WHAT THIS TASK INVOLVES ::
Where the line holding "Tell me how far apart pixel" appears, start copying, and continue exactly through the last line of the listing, skipping pictures.

------------------------

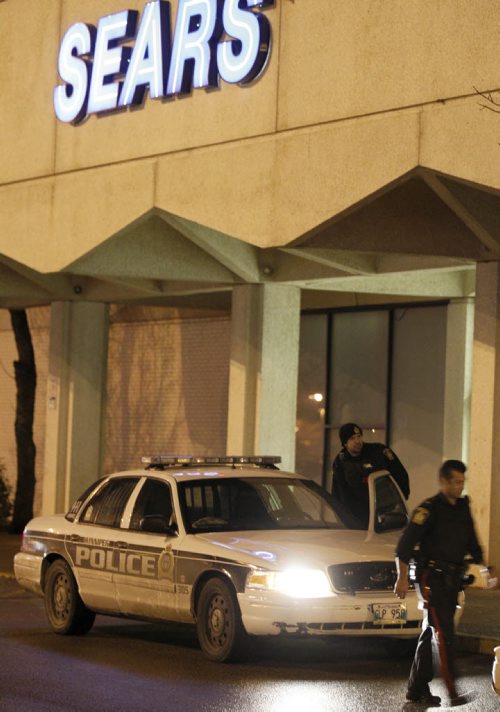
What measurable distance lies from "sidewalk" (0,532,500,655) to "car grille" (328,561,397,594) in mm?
1469

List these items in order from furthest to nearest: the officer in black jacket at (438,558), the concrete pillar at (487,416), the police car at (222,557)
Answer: the concrete pillar at (487,416), the police car at (222,557), the officer in black jacket at (438,558)

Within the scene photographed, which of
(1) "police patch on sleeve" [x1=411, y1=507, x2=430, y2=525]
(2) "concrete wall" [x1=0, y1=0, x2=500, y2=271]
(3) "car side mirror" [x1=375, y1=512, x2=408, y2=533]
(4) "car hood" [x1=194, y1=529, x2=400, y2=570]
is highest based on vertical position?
(2) "concrete wall" [x1=0, y1=0, x2=500, y2=271]

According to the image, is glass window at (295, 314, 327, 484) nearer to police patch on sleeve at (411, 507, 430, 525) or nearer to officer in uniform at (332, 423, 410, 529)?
officer in uniform at (332, 423, 410, 529)

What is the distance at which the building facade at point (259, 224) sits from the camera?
16.3m

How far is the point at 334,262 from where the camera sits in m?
19.0

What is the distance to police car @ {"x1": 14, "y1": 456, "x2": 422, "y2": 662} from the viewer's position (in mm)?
11141

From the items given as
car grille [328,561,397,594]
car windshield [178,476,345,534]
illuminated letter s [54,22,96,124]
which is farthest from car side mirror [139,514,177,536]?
illuminated letter s [54,22,96,124]

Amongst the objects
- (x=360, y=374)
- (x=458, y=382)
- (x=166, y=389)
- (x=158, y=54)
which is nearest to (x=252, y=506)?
(x=458, y=382)

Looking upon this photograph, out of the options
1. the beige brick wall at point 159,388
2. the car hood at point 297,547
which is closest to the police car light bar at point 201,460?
the car hood at point 297,547

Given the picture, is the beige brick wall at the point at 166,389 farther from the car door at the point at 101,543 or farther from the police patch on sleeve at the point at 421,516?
the police patch on sleeve at the point at 421,516

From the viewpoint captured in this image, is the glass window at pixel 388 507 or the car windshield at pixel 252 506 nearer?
the glass window at pixel 388 507

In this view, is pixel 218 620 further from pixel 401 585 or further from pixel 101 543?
pixel 401 585

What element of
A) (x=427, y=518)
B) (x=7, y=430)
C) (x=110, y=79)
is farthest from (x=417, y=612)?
(x=7, y=430)

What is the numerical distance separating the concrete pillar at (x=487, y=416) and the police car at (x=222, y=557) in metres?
4.11
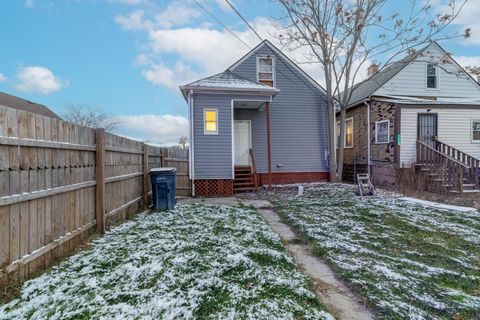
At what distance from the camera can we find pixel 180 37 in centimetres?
1345

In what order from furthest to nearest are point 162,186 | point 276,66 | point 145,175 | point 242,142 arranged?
point 276,66 < point 242,142 < point 145,175 < point 162,186

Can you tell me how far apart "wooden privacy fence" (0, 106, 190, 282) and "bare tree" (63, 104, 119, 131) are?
95.5 ft

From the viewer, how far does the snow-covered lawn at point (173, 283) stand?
2299mm

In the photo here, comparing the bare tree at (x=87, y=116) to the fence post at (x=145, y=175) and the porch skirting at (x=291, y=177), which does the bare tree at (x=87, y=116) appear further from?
the fence post at (x=145, y=175)

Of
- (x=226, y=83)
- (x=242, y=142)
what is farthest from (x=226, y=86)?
(x=242, y=142)

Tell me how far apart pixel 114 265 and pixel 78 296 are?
715mm

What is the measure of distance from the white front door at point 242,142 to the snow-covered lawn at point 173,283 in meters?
7.76

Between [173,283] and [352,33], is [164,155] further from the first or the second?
[352,33]

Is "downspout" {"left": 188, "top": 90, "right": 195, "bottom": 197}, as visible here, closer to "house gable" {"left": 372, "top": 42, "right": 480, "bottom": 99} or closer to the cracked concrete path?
the cracked concrete path

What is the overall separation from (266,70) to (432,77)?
351 inches

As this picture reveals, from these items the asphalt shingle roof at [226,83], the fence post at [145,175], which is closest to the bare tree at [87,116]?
the asphalt shingle roof at [226,83]

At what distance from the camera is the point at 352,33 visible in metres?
13.1

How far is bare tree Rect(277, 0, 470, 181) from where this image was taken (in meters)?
12.6

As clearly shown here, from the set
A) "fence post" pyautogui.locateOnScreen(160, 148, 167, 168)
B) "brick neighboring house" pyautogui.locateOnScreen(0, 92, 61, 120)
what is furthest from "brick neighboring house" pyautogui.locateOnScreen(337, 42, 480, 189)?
"brick neighboring house" pyautogui.locateOnScreen(0, 92, 61, 120)
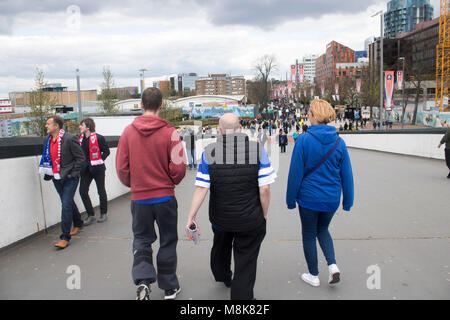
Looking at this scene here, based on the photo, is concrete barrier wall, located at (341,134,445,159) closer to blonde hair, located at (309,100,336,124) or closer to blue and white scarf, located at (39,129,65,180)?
blonde hair, located at (309,100,336,124)

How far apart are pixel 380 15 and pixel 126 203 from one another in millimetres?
21625

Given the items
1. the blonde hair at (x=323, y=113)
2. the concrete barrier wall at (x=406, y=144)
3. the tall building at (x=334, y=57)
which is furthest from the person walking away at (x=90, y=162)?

------------------------

RESPONSE TO THE TASK ::
Tell me how far apart pixel 114 265 and pixel 78 296 are?
715mm

What is the measure of distance from the white front door at point 242,142 to the snow-covered lawn at point 173,283 in meters?
7.76

Between [173,283] and [352,33], is [164,155] further from the first or the second?
[352,33]

Is "downspout" {"left": 188, "top": 90, "right": 195, "bottom": 197}, as visible here, closer to "house gable" {"left": 372, "top": 42, "right": 480, "bottom": 99} or closer to the cracked concrete path?
the cracked concrete path

What is the overall separation from (266,70) to (432,77)?
351 inches

As this picture reveals, from these items the asphalt shingle roof at [226,83], the fence post at [145,175], which is closest to the bare tree at [87,116]?
the asphalt shingle roof at [226,83]

At what distance from the camera is the point at 352,33 visible in metres?
13.1

How far is bare tree Rect(277, 0, 470, 181) from where this image was taken (in meters)?
12.6

As clearly shown here, from the set
A) "fence post" pyautogui.locateOnScreen(160, 148, 167, 168)
B) "brick neighboring house" pyautogui.locateOnScreen(0, 92, 61, 120)
what is furthest from "brick neighboring house" pyautogui.locateOnScreen(337, 42, 480, 189)?
"brick neighboring house" pyautogui.locateOnScreen(0, 92, 61, 120)
Looking at this scene here, based on the photo, is concrete barrier wall, located at (341,134,445,159) closer to blonde hair, located at (309,100,336,124) or closer to blue and white scarf, located at (39,129,65,180)?
blonde hair, located at (309,100,336,124)

How far apart are pixel 380 15 and pixel 126 203 from one another in millimetres?
21625

Given the items
1. the blonde hair at (x=323, y=113)
2. the concrete barrier wall at (x=406, y=144)
3. the tall building at (x=334, y=57)
which is furthest from the person walking away at (x=90, y=162)?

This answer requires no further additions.